- Australian theatrical poster
- Directed by: Rodrigo García
- Written by: Rodrigo García
- Produced by: Lisa Maria Falcone Julie Lynn
- Starring: Naomi Watts Annette Bening Kerry Washington Jimmy Smits Samuel L. Jackson David Morse David Ramsey
- Cinematography: Xavier Pérez Grobet
- Edited by: Steven Weisberg
- Music by: Ed Shearmur
- Production companies: Cha Cha Cha Films Everest Entertainment Mockingbird Pictures
- Distributed by: Sony Pictures Classics
- Release dates: September 14, 2009 (TIFF); May 7, 2010;
- Running time: 125 minutes
- Countries: United States Mexico
- Language: English
- Budget: $7 million
- Box office: $5.6 million

= Mother and Child (2009 film) =

2009 film

Mother and Child is a 2009 drama film directed and written by Rodrigo García. It premiered on September 14, 2009, at the 2009 Toronto International Film Festival and at the Sundance Film Festival on January 23, 2010, and was the closing night selection in the 2010 Maryland Film Festival. It had a limited release in the United States beginning May 7, 2010.

==Plot==

When she was 14, Karen became pregnant and her mother decided for her to give her daughter up for adoption. Having to give up her child has always haunted her. Ever since, Karen has had difficulty forming connections with people.

Upon meeting laid-back Paco at work, Karen allows her anxiety and mistrust to get the best of her. She is initially hostile and suspicious of his friendliness and interest. Karen gradually calms her anxiety through her growing relationship with Paco, and eventually they get married.

Paco persuades Karen to write a letter to her unknown, adult daughter, and she leaves the letter with the Catholic agency that had arranged the adoption. The letter is not addressed to any name, as she does not know it, and the person who is meant to file it gets distracted.

Karen's daughter Elizabeth, grows up to be solitary, willful, and hardhearted. She is hired as an attorney at a prestigious law firm headed by Paul. They have an affair and, although she had her tubes tied at 17, she becomes pregnant. Elizabeth quits without informing Paul of her condition and moves to a new apartment and a new job.
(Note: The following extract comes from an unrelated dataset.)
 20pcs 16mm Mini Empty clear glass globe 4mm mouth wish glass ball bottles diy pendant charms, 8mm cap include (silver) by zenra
Some months pass, and Elizabeth is seen by one of Paul's daughters, but denies the baby is his. Even so, Paul stops by, offering to drop a new relationship he is in to become a proper couple, which she declines. However, he does convince her to leave a letter for her biological mother with the adoption agency.

Lucy is a baker who longs to be a mother, but she cannot have children of her own. She and her husband Joseph contact the same adoption agency as Karen and they meet with a young, pregnant, prospective mother. After a protracted interview period, the mother agrees to give the couple her baby.
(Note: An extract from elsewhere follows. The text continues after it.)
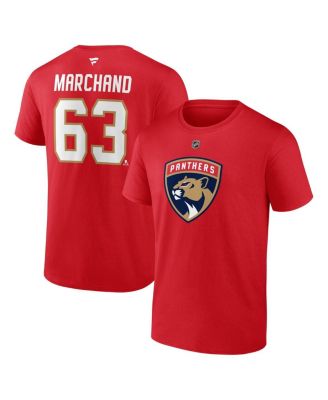 Men's Brad Marchand Red Florida Panthers Authentic Stack Name Number T-Shirt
Shortly before she gives birth, Joseph reveals that he really wants to have his own biological child, so he and Lucy separate. So, she decides to go ahead with the adoption alone. However, the birth mother changes her mind shortly after giving birth, and Lucy is devastated by the news.

Elizabeth dies while giving birth to her child. Since no one steps forward to claim the baby, the agency offers the baby to Lucy, who adopts her. At first, she is overwhelmed by the demands of being a new mother and complains about it bitterly to her mother, who sets her straight.

One year later, Karen finds out about Elizabeth's death and her letter, which had been misplaced, informing her that she has a granddaughter named Ella. The agency arranges a meeting so Karen gets to know the little girl and Lucy, who live a short distance away in her own neighborhood.

==Production==
The film was originally going to be produced by Cha Cha Cha Films, Focus Films and Universal Studios; Julie Lynn through Mockingbird Films took over in late 2008 with a production budget of $7 million. Principal photography began in January, 2009.

==Reception==
The film was met with generally positive reviews, with critics praising the standout performance of Annette Bening. It has a 79% approval rating based on 131 reviews on Rotten Tomatoes. The site's critics consensus reads, "Though it occasionally veers into unnecessary melodrama, Mother and Child benefits from a stellar cast and writer-director Rodrigo Garcia's finely detailed, bravely unsentimental script." On Metacritic, the film has a weighted average score of 64, indicating "generally favorable reviews".

The film was awarded the Grand Prix du Jury at the 2010 Deauville American Film Festival.